The mother's first contention is that the Family Court Judge of Otsego County, who also sits in that county as County Judge, committed reversible error by taking judicial notice of respondents' criminal histories. A court may take judicial notice of prior judicial proceedings though in a different court and involving different parties (see, Fisch, N Y Evidence § 1065, at 602-603 [2d ed]). However, the manner in which it was done here, sua sponte, after the conclusion of the fact-finding hearing, was inappropriate in that respondents had no opportunity to challenge either the accuracy or relevance of the judicially noticed facts (see generally, Fisch, N Y Evidence § 1070, at 608 [2d ed]; Matter of Leon RR, 48 N.Y.2d 117, 122-124). Nevertheless, the error was harmless, for the mother's criminal record and other relevant proceedings were contained in the caseworkers' progress notes and related documents which were received in evidence at the hearing without objection from her.
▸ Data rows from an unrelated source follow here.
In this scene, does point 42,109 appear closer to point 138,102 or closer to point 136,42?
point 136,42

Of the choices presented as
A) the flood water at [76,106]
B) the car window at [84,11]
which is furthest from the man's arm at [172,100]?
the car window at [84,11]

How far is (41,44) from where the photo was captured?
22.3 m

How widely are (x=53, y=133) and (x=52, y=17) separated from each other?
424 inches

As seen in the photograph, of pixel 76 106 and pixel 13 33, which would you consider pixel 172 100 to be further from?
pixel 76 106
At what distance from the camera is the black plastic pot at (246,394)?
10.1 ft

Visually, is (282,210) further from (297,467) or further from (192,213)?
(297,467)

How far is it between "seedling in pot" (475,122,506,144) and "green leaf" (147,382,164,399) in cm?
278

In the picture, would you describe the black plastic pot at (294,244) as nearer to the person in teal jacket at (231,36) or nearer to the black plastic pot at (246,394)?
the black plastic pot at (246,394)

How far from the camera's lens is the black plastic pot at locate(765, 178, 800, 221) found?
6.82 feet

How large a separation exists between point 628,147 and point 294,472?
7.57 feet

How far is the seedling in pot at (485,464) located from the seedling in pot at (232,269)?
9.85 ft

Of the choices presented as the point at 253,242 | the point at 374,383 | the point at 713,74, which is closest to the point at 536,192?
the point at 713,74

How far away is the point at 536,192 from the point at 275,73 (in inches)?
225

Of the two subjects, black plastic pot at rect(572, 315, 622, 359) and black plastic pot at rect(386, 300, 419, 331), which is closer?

And while Family Court did take notice of parts of the father's criminal record that were not in evidence, the bulk of that record is temporally so far removed from the father's association with the mother that it is unlikely she was prejudiced by its use.
As to the merits of Family Court's determination, it is clear that petitioner, through the services of several caseworkers, made diligent efforts to help the mother become an acceptable parent (see, Social Services Law § 384-b [a]; Family Ct Act § 614 [c]). A plan was established for addressing her needs, information and counseling on housing and employment were offered, she was encouraged to participate in parenting skill training and mental health counseling, and visitation was facilitated in spite of her marginal progress toward complying with the plan objectives (see, Social Services Law § 384-b [f]). That she chose to associate with men who were negative influences on her and her children cannot be attributed to petitioner. Given that the mother returned to the father even after being beaten by him and taken by her caseworker to a shelter, it is unlikely that petitioner could have done anything to make her behave differently. Moreover, petitioner had an obligation to attempt to remedy the father's deficiencies as a parent as well as the mother's deficiencies.
The record is equally clear as to the mother's failure to plan for her children's future (see, Social Services Law § 384-b [a]; Family Ct Act § 614 [d]). Although the mother apparently has affection for her children, she was unwilling to assume the responsibilities inherent in parenting (see, Matter of Jamie M., 63 N.Y.2d 388, 393). In drafting a plan for her that was well within her capabilities, petitioner was in effect offering her the opportunity to show some initiative toward providing an acceptable family environment for her children. The record discloses that she spurned that offer.
To support her contention that neglect was not continuous for a period of more than a year (see, Social Services Law § 384-b [a]; Family Ct Act § 614 [d]), the mother points to the fact that as late as March 1987 visitation time with the children was being extended. This argument assumes that there was some connection between increased visitation and the mother's planning for the future of her children; there was not. Even when weekend visits were authorized, only four visits were accomplished in nearly six months' time. There is simply no evidence in the record that the mother, at any time after the children were removed from her, took any significant steps toward planning for their future or correcting the conditions that necessitated their removal.
Order affirmed, without costs. Mahoney, P.J., Casey, Yesawich, Jr., Levine and Mercure, JJ., concur.